It just seems obvious to me that the real problem here is not with high insurance premiums but with the actual cost of health care.
Most of the members of Congress who created Obamacare just don’t seem to have understood the fact that insurance premiums are driven by actual costs.
When costs rise, insurance premiums must rise.
There was very little attention paid to actual costs in the Obamacare bill. The drafters seemed to want to demonize the insurance companies, and, while doing that, overlooked the real health care cost culprit: The cost of care.
The profit margin of insurance companies is among the lowest for any industry.
When you look at some of the underlying health care costs, it’s understandable that insurance premiums are very high.
Until the consumer becomes more involved in the cost of care the costs will continue to rise. If a consumer pays only $25 to $30 for a $300 prescription, the consumer really doesn’t care what the actual cost of the prescription is.

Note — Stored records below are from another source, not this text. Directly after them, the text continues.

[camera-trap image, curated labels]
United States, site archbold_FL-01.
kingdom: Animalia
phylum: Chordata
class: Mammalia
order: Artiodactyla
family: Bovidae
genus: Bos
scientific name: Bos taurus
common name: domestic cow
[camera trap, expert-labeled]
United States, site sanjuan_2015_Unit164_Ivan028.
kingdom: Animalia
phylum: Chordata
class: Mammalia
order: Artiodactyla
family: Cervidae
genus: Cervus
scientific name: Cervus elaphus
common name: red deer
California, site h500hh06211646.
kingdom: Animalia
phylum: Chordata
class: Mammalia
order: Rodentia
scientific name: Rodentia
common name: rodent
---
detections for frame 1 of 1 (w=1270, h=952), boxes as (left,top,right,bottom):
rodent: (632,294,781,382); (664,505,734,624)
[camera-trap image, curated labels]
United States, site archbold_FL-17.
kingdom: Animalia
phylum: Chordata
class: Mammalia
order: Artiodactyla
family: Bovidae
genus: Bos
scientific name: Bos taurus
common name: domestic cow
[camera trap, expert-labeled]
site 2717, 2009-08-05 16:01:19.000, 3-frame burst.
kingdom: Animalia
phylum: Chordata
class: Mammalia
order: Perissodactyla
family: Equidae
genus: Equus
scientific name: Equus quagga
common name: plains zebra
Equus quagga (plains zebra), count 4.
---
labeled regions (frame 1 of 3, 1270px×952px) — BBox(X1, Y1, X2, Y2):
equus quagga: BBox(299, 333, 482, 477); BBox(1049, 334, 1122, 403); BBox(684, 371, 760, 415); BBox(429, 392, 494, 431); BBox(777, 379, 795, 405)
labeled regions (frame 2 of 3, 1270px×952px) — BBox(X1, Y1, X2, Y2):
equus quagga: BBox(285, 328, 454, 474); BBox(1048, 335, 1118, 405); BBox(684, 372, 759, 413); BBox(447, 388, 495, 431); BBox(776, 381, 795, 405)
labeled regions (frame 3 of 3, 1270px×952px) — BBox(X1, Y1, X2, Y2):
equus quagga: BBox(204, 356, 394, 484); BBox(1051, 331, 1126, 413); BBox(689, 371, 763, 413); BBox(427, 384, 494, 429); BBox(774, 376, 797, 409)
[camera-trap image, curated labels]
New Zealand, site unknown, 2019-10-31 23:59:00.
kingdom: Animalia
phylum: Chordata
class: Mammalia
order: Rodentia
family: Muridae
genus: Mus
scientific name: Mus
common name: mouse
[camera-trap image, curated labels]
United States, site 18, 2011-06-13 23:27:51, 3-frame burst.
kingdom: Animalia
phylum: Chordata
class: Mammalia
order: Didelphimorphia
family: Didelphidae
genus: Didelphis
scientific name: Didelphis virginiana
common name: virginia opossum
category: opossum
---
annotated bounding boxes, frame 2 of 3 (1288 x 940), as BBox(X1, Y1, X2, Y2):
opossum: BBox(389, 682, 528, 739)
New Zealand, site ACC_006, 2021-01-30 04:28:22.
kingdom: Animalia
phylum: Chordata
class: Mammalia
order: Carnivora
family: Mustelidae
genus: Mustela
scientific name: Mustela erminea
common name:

The same is true for hospital costs.
I recently handled a claim for a policyholder. Let’s call the policyholder “Jane.” (I’m changing a lot of the details here to protect the policyholder’s privacy.) Jane was 57-year-old female who had a heart attack. She died one day after the suffered the heart attack, and her total bill was almost $350,000.
It seems virtually impossible that two days of health care could cost that much.
The insurance company, of course, paid the majority of the bill. Guess what? The cost of that claim is ultimately passed along to the consumer in the form of higher rates.
It’s just really scary that legislators are making all the rules about something of which they have very little knowledge.